様々な場面で活用される帝国データバンクの「信用調査報告書」。このデータにまつわる疑問に迫る帝国データバンクの北野信高氏へのインタビュー。第3回は信用調査報告書の情報をどのように生かしていくか、について聞いた。
平成12年、帝国データバンク入社。内勤を経て、調査部門で延べ2000社の信用調査業務を行う。本社営業推進部に異動後、金融機関をはじめとする大口顧客の課題解決サポートを主な活動とする。
報告書の使い方も会社それぞれに個性がある

――貴社の顧客企業は、信用調査書をどのように活用しているのでしょうか?
信用調査は「攻め」にも「守り」にも使うことができると考えているのですが、どちらで使うのか使用法は変わってきます。
「攻め」、つまり営業やM&Aなど大きな額のディールを行うのに使用するというのであれば、信用調査報告書の情報は大きな武器になりえます。

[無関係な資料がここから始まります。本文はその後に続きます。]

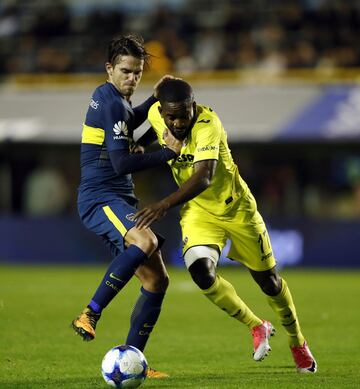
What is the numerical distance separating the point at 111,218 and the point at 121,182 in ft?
1.24

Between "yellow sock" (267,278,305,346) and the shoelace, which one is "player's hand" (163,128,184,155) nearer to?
the shoelace

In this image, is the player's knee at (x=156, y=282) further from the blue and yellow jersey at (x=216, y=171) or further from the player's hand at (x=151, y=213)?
the blue and yellow jersey at (x=216, y=171)

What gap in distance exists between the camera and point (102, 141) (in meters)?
7.55

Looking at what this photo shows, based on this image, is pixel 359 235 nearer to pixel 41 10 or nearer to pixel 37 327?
pixel 41 10

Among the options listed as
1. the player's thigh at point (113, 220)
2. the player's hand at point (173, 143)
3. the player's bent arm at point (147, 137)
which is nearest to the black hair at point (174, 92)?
the player's hand at point (173, 143)

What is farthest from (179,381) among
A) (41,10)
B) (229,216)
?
(41,10)

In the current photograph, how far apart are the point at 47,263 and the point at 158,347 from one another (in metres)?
11.9

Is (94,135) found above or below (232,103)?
above

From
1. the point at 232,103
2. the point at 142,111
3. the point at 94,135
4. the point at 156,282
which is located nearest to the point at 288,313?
the point at 156,282

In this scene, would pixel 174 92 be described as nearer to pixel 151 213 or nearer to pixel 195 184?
pixel 195 184

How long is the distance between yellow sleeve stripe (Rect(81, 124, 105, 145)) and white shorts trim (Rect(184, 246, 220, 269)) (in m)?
1.06

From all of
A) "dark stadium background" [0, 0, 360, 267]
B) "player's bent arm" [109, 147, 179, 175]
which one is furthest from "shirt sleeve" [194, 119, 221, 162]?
"dark stadium background" [0, 0, 360, 267]

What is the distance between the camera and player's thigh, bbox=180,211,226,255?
7.84 meters

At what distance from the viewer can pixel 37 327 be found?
36.1ft
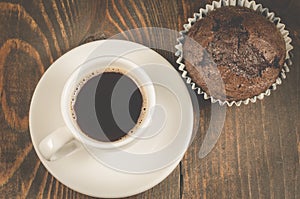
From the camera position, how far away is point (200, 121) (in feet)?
4.84

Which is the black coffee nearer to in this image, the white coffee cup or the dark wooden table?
the white coffee cup

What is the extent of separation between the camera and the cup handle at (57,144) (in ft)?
4.14

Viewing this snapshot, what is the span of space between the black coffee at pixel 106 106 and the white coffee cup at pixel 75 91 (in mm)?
11

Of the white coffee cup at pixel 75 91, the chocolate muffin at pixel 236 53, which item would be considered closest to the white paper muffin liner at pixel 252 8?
the chocolate muffin at pixel 236 53

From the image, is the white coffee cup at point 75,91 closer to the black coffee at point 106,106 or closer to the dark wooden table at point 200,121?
the black coffee at point 106,106

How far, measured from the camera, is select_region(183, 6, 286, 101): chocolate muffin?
4.51ft

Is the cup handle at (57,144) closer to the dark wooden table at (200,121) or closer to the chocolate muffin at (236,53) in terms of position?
the dark wooden table at (200,121)

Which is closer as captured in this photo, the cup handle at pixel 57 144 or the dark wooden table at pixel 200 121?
the cup handle at pixel 57 144

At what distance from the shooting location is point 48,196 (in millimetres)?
1451

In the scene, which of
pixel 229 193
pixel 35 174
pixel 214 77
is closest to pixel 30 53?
pixel 35 174

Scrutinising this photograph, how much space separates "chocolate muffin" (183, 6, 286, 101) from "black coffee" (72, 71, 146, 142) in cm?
16

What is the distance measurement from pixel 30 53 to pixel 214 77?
44cm

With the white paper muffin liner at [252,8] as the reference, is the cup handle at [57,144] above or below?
below

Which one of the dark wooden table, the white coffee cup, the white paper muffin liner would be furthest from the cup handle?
the white paper muffin liner
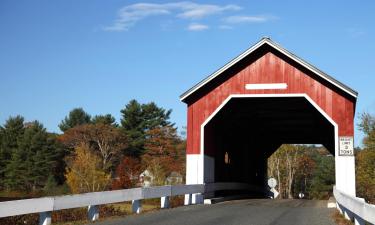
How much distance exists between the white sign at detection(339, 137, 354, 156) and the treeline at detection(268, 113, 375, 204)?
67.8 feet

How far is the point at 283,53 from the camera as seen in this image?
19.6 metres

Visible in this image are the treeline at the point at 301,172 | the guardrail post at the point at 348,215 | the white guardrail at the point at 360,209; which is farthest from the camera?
the treeline at the point at 301,172

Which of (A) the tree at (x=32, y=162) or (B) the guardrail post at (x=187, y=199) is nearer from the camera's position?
(B) the guardrail post at (x=187, y=199)

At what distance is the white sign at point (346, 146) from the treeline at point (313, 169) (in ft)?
67.8

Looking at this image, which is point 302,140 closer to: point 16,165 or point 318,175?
point 16,165

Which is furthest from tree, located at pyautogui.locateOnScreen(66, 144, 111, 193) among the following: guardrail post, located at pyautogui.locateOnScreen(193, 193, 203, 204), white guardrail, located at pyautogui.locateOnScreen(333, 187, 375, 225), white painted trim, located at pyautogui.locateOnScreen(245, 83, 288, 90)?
white guardrail, located at pyautogui.locateOnScreen(333, 187, 375, 225)

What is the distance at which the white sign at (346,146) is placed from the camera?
18.2m

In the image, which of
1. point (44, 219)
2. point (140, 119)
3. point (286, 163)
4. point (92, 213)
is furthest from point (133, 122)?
point (44, 219)

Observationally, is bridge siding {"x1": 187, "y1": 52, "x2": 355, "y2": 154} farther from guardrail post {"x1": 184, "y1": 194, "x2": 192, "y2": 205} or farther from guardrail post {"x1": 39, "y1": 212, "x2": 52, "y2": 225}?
guardrail post {"x1": 39, "y1": 212, "x2": 52, "y2": 225}

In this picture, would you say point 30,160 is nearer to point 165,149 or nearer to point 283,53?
point 165,149

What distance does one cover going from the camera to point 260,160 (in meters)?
35.9

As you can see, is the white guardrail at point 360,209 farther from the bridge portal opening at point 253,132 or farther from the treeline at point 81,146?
the treeline at point 81,146

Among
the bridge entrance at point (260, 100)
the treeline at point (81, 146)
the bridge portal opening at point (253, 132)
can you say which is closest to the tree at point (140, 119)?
the treeline at point (81, 146)

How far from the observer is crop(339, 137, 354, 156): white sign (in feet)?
59.7
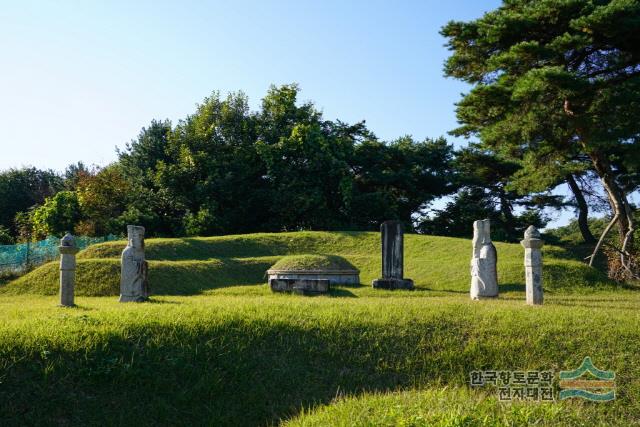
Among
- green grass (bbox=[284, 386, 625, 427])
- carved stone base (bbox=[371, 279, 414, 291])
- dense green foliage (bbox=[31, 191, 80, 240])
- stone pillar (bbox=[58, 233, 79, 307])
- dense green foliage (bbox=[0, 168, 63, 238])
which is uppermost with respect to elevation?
dense green foliage (bbox=[0, 168, 63, 238])

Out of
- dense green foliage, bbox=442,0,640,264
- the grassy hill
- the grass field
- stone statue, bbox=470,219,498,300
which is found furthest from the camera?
the grassy hill

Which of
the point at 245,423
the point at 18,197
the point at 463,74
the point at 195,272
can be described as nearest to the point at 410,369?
the point at 245,423

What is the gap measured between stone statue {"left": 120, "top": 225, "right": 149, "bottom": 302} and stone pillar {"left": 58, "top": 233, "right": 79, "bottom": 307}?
1.57m

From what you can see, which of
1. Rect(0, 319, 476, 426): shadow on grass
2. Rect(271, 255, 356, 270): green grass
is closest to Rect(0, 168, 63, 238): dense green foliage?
Rect(271, 255, 356, 270): green grass

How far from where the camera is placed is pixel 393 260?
695 inches

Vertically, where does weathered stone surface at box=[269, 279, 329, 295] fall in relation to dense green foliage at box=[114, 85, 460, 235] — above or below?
below

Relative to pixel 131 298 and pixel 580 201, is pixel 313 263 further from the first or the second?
pixel 580 201

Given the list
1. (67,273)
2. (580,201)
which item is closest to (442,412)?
(67,273)

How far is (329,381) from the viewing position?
8195 mm

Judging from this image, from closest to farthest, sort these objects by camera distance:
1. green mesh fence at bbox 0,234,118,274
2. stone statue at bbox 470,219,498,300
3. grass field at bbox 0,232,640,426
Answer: grass field at bbox 0,232,640,426 → stone statue at bbox 470,219,498,300 → green mesh fence at bbox 0,234,118,274

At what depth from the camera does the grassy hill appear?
1833 centimetres

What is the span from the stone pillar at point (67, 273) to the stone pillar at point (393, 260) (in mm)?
9134

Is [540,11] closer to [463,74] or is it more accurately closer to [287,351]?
[463,74]

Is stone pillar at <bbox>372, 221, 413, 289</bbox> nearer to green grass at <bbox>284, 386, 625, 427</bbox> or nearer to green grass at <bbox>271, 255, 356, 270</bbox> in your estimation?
green grass at <bbox>271, 255, 356, 270</bbox>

一方、「守り」つまり与信や債権管理に使うのであれば、調査対象の会社はもちろんですが、その企業の売り上げの80%が1社で占められているということなら、その取引先の会社の動向も押さえておく必要があるでしょう。
営業に使っている企業の事例で一つ面白い事例をあげましょう。
たとえば、調査の概要が書かれた紙1枚のレポートを見て、その情報を基に営業担当者を割り振るとします。その企業をA君に担当してもらうか、B君が担当するかを決めるわけですが、あなたならどうやって決めますか?
――そうですね。社長と同じ大学や出身地といった共通項を探して割り振ると思います。
確かに、そういう会社は多いと思います。しかし、私の知っているある会社は営業先の企業の社長と同じ干支の人間に担当させていました。
それが、正しいかどうかは別ですが、大学は全国に700以上あります。都道府県にしても47あるので、出身地が同じ確率は47分の1です。その企業の方が言うには「干支であれば12分の1だから、合う可能性が高い」と言うことで、そうした使い方をしているそうです。
――なるほど。
ほかには社長の自宅の住所を見て、ストリートビューで自宅を確認するという営業の方もいます。実際の住まいか、商業登記簿上の住所かで違うとは思いますが、ストリートビューで社長の自宅を見て、「車庫の車がアウディだったら、成約度が高い」などと言っている方もいました。